裸で縛られ衆人環視で小便を漏らし涙している。なのに体は悦んでいた。
膀胱が軽くなるたび、全身を緩やかなる脱力が洗う。満たされていく愉悦。
臍の裏から湧き上がるぞくぞくとした痺れ。手足の筋肉が強張るのをやめた。体内の血が加速していく、さあっとした微かな冷たさ。
開放の快感が恥辱を追い越し、追い越されてはまた追いつく。
息を荒げながら、縞鋼の視界は現実頭皮からか、何も映さない。
ちょろ、ちょろちょろ
線は落ち着きを持っていた。半ばから折れだした。
太い柱が細い糸になり、糸が途切れ途切れの雫になり、ぽた、ぽた、と最後の数滴が竿の先端から名残惜しそうに落ちる。一滴ごとに下腹の奥が微かに痙攣する。糸を手繰り寄せるみたいに量は消え、音が失せ、尿道に辿り着けば最後の一滴が落ちる。
糸が切れた。
ようやく終わった。
ステージの水溜りは縞鋼の蹄の周りに巨大な鏡を作り、模様を投げかけていた。湯気がまだ薄く漂い、縞鋼の脚の間を靄が這っていた。

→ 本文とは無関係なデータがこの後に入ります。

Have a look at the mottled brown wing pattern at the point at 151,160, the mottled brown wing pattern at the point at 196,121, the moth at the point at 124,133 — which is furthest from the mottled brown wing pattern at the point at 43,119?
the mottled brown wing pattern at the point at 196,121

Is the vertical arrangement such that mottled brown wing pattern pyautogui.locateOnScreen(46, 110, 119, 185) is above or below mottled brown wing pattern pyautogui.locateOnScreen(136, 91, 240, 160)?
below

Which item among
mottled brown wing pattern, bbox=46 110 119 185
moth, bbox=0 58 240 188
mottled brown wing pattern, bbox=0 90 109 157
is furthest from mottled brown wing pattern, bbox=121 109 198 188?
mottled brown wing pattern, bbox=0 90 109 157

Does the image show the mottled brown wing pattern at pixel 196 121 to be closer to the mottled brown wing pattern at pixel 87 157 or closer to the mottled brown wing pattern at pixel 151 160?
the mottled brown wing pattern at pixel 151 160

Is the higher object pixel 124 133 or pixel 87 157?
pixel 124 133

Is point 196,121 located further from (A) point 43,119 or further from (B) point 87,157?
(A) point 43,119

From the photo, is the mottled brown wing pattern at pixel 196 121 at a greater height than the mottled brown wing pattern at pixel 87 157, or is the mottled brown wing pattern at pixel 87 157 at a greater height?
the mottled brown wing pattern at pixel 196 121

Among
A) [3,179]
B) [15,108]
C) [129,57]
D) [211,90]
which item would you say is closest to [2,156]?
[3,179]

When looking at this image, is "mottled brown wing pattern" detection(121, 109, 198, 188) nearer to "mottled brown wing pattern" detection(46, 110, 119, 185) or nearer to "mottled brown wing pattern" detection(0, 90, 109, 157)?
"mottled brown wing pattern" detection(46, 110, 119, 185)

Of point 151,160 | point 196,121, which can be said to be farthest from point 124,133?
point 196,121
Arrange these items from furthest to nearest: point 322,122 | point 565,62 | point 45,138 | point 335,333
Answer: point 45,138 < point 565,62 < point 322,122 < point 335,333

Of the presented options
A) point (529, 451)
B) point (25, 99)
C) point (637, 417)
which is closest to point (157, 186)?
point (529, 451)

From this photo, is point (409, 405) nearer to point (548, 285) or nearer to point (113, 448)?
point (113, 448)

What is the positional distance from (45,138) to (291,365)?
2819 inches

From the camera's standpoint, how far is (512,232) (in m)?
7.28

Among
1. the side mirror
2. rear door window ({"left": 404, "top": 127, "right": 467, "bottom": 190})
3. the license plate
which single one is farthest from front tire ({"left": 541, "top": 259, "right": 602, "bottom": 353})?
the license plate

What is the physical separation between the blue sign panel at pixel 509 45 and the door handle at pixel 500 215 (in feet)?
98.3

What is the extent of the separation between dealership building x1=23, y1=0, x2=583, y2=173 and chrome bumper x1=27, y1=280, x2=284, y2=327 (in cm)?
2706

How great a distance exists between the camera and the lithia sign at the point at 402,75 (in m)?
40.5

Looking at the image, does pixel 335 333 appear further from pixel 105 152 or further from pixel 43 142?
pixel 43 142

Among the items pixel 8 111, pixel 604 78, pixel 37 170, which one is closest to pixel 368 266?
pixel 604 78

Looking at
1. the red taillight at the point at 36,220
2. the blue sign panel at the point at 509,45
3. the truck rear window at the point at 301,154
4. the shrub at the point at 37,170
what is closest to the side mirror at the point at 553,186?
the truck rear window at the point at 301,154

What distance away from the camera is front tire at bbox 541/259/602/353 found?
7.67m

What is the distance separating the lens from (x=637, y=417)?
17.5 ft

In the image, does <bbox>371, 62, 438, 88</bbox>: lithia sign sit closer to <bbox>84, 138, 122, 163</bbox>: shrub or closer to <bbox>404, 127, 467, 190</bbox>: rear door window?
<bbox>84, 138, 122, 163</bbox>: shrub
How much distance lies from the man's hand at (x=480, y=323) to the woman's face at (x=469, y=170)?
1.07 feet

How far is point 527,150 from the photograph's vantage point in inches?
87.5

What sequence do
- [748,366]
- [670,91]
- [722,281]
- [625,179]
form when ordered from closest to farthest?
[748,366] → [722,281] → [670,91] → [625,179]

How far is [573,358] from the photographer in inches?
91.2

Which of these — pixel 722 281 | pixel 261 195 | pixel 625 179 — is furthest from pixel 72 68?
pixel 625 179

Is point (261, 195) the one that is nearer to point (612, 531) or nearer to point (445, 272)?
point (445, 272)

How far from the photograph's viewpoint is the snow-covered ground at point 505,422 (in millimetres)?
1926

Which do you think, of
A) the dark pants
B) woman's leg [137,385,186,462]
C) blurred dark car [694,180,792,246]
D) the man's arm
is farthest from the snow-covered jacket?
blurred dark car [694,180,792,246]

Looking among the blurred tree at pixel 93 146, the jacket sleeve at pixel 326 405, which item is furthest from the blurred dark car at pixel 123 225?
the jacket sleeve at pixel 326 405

縞鋼は立っていた。かろうじて倒れまいと意識していたが、腰は覚束ない。
大枚をはたき背中に刻んだ昇り龍は、汗で濡れそぼって光を鈍く弾いていた。両腕の入れ墨も同様だった。
全身から力という力が抜け落ちていた。自分の小便の湖に立っていようが、迫力ある入れ墨とシマウマの柄は羞恥心を誘う飾りに成り果てた。
耳に何も入ってこない。しかし、キツネが手にした木槌を鳴らすのだけは、鼓膜と心の臓を確かに打ち据え、ビクリと震える。
「三億五千万! ありませんか? もうありませんか? これにて今宵は締めくくりにございます!」
景気よく木槌が鳴り、所有者が決定された。
「ありがとうございます、それでは、お気をつけて、お帰りくださいませ!」
キツネの声が、尿の水面を滑るように鳴り渡った。
自分がいくらで売れたのかを、小便まみれのまま聞いた。
ステージの水溜りに映る自分を、縞鋼はぼんやりと見下ろす。
情けない泣きっ面。鼻腔から汁を零して、潤んだ両目を眺める。
なんて、しけた顔してやがんだよ
これまで踏みにじり蹴りつけたやつの顔だった。
情けを求め縋りついた連中と何の違いも見当たらない。